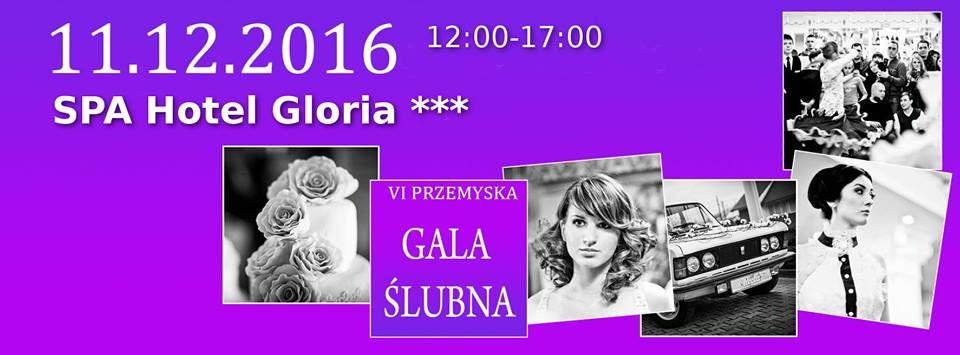 VI Przemyska Gala Ślubna
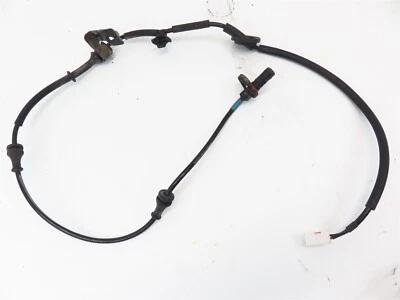 2012-2014 Hyundai Veloster Turbo ABS датчик скорости задний правый пассажир OEM - Изображение 1 из 4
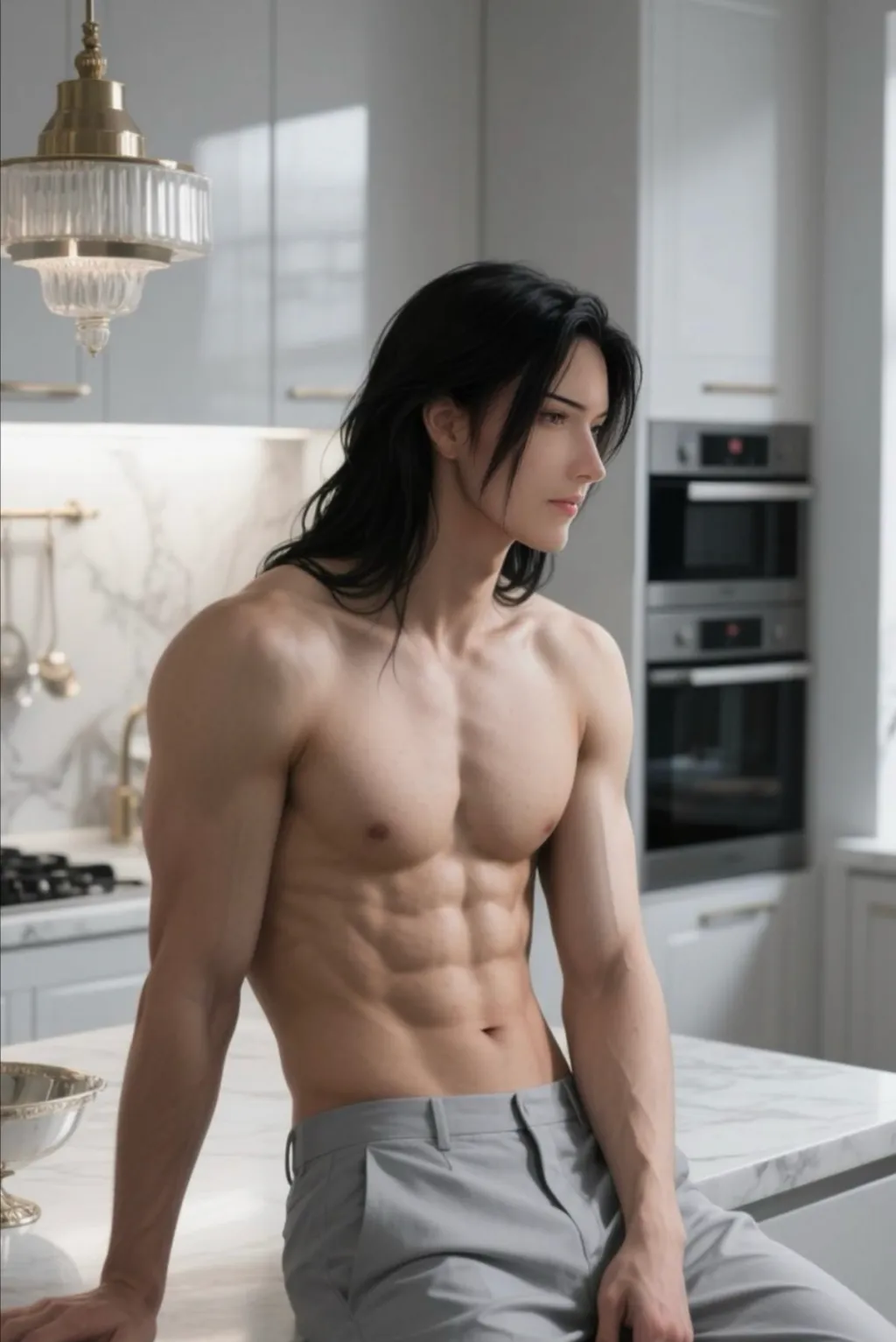 chat with ai character: Finn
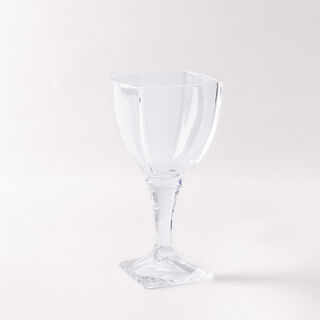 La Mesa 6 pcs superior juice glass 8.55*8.55*17.35 cm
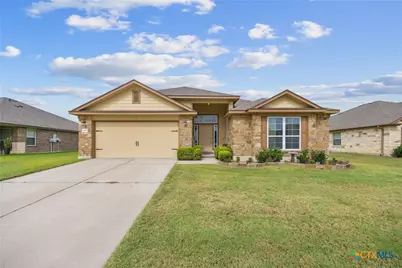 9507 Zayden Drive, Killeen, TX 76542 - Photo 1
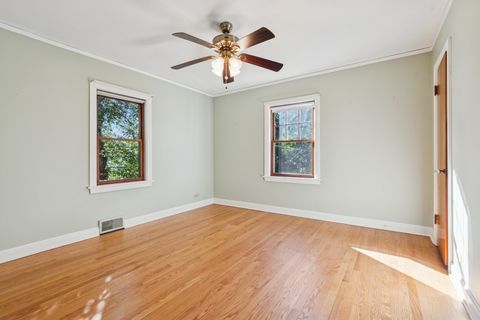 Tiny photo for 1850 Pine Road, Homewood, IL 60430 (MLS # 12489745)
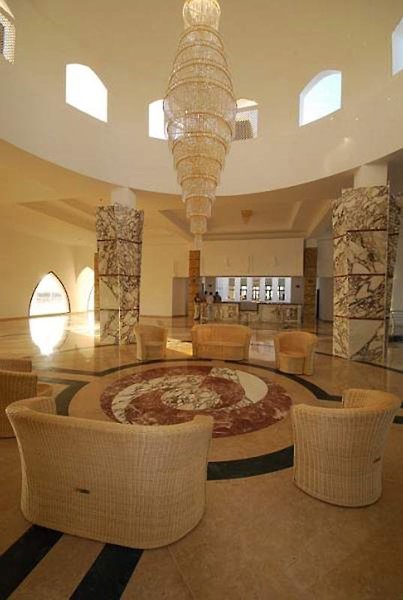 Gorgonia Beach Resort 10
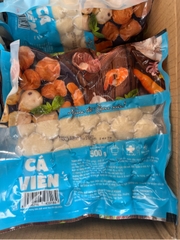 Đông lạnh LCFood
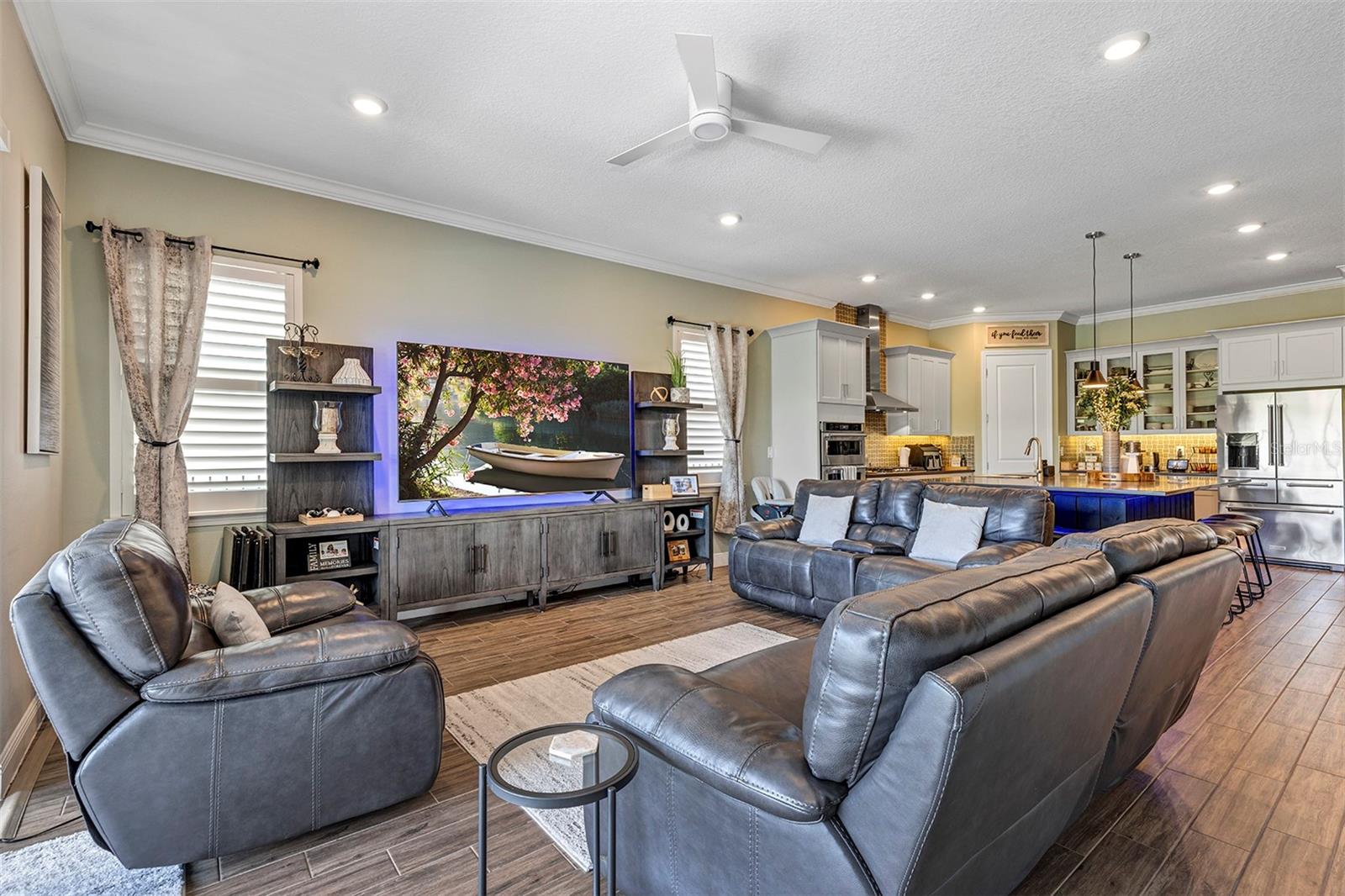 16136 VOLTERRA PT, BELLA COLLINA, FL, 34756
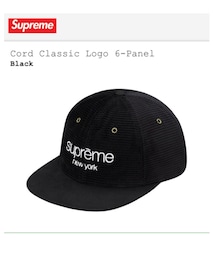 Supreme  | キャップ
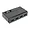 U360-004-2F | Tripp Lite USB 3.0 SUPERSPEED HUB 4-PORT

TASK TO COMPLETE → Copy out the lines from the start down to and including the line containing "9507 Zayden Drive, Killeen, TX", leaving out the pictures.

ANSWER →
 VI Przemyska Gala Ślubna
 2012-2014 Hyundai Veloster Turbo ABS датчик скорости задний правый пассажир OEM - Изображение 1 из 4
 chat with ai character: Finn
 La Mesa 6 pcs superior juice glass 8.55*8.55*17.35 cm
 9507 Zayden Drive, Killeen, TX 76542 - Photo 1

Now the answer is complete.